Years and years later, a couple of brainiacs from Stanford University started a little search engine business and called it "Google," because they misspelled googol. They liked the concept of a very large number, which is how they intended to serve up information to web browsers: in staggeringly high numbers. For instance, when you google images of this Justin Bieber character, you get 655,000,000 results in less than a tenth of second, and there you sit, wondering what you're going to do with all those pictures.
Meanwhile, the guys who invented this incredible search engine are rolling in dough, hauling it away in googol-sized amounts, and misspelling googol was about the last mistake they ever made.
Mr Myers also stands out in my memory for taking points off an essay I wrote in which I used the term "fizzled out," as in, something big was supposed to occur and did not.
If you live around where we live, you know where I'm going with this...ALL the weathercasters were calling for a huge snowstorm yesterday. In fact, it was supposed to be ending just this morning. Predictions were dire, I wanna tell you. This BA storm started out in the Pacific Northwest and was to sweep across the length and breadth of America, picking up ocean moisture and a cod-fishing boat or two on its march up the Eastern seaboard, a march that was to leave between 6 to 13 inches of snow on my driveway. And others.
Well, if you look at the map above, you can see my tony home town, fashionable Carney, MD, marked by an "A" on the map. Looking at the map will give you an idea of where we are in the world. Now, if you have a second, please take a look at the map at left. See where the "A" is in the word "Heaviest"? That's right about where we live. We were supposed to be buried under snow like nobody's business. Actually, a lot of people are in business to remove snow, but anyway, the predictions were wrong, as they often are. We got a little bit of snow and rain and slush and snain, and by lunchtime it was all over, except for the kids outside trying in vain to make a mudman with a corncob pipe and a button nose and two eyes made out of coal. And all the parents spent the evening talking about what's wrong with the meteorologists, and how could everyone have gotten this storm wrong. And that's not the point! Meteorology, by definition, is not a precise science.
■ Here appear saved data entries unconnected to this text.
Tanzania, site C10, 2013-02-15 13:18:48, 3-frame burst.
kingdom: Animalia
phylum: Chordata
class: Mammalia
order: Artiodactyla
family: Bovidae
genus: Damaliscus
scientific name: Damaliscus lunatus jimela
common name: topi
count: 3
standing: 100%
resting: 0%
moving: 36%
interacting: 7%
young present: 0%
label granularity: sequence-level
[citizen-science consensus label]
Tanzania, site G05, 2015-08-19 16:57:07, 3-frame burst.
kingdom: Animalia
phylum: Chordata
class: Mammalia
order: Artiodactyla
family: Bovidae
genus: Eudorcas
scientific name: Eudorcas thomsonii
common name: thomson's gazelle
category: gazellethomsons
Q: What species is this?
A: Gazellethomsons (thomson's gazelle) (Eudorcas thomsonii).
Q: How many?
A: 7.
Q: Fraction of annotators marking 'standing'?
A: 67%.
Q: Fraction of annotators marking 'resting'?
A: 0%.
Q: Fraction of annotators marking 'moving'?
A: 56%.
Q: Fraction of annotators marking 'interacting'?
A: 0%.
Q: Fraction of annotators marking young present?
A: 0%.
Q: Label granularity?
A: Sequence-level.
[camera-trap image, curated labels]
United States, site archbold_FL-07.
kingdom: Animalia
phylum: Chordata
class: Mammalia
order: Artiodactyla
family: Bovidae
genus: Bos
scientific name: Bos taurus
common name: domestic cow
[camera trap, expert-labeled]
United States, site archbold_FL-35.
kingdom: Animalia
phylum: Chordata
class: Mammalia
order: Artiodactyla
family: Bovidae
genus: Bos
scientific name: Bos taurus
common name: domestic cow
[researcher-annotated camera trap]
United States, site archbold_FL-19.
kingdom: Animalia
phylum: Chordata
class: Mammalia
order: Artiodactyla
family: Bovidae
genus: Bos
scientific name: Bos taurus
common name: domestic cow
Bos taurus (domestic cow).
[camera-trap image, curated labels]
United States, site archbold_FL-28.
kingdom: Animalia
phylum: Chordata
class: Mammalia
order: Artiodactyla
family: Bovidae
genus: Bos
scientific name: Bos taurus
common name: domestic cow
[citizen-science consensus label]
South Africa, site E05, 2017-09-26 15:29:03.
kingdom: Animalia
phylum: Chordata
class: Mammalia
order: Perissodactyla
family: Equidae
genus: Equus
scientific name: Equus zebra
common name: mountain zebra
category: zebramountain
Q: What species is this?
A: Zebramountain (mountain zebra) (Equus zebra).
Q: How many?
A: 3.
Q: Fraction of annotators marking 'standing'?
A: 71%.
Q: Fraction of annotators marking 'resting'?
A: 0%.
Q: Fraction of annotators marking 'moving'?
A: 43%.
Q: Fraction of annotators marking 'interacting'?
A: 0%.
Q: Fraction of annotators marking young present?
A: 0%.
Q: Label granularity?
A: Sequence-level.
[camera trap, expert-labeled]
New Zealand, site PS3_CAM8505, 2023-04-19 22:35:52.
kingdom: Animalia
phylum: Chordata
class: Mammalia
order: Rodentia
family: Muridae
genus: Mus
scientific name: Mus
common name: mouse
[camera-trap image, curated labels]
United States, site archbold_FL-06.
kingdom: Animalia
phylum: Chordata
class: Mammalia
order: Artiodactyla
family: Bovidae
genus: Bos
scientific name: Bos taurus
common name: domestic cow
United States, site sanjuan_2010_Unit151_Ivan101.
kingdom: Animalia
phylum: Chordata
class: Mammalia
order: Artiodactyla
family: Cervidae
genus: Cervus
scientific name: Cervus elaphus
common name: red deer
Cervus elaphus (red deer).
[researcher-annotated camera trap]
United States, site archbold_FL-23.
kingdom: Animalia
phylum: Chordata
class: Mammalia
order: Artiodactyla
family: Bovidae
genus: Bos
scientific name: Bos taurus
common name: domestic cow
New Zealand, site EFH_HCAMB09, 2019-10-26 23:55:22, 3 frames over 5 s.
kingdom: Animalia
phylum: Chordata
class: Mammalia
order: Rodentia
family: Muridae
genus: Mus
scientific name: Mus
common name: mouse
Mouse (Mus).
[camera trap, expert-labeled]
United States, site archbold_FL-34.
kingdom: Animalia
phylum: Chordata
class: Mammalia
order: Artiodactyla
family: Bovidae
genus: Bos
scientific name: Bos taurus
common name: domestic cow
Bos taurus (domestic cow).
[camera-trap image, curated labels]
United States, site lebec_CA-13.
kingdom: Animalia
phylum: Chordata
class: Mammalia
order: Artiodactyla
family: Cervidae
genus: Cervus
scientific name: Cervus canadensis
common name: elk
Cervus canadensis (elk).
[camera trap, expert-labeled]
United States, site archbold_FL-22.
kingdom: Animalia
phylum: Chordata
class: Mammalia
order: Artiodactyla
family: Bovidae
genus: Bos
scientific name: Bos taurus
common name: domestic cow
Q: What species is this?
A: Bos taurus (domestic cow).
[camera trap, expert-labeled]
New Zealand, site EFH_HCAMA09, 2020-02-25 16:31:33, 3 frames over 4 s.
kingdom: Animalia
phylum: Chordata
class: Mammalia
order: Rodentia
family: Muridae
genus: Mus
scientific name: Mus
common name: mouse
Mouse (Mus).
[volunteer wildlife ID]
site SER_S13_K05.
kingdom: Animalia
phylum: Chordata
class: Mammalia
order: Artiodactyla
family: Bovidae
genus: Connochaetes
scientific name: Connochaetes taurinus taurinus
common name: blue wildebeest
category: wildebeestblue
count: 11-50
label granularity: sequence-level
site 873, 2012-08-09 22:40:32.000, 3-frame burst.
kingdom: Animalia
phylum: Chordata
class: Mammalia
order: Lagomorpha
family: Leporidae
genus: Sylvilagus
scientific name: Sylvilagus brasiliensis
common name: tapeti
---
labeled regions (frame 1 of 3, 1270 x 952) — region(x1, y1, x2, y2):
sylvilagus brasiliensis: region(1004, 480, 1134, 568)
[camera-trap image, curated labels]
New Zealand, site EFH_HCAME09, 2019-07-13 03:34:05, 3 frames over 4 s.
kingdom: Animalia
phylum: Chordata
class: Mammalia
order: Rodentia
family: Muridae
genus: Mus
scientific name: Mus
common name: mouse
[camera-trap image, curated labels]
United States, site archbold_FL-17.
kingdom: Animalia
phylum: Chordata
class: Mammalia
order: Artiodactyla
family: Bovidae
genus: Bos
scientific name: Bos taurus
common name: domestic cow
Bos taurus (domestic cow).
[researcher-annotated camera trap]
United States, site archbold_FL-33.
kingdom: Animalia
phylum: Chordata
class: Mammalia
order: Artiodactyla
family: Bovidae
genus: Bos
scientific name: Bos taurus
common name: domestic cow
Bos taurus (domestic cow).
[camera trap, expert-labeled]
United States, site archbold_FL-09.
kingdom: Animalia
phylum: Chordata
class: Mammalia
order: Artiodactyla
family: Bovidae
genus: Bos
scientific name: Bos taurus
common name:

Like the people who predict the outcomes of football games and presidential elections, they're going to be right sometimes and not right at others. Why holler about the broadcast weather people? They do their best. And they're right more often than not.
Out in Western Maryland, they got some snow, but not much, and the area of the state most affected was Ocean City, which got so much rain that some parts of the town flooded and they had to open up emergency shelters. Back here in Bmore, the big AM radio station used the word "fizzled" to describe the storm, so I guess Mr Myers didn't teach anyone who works there.
Because if he had, he would have also taught them this handy aphorism: "Man proposes, God disposes."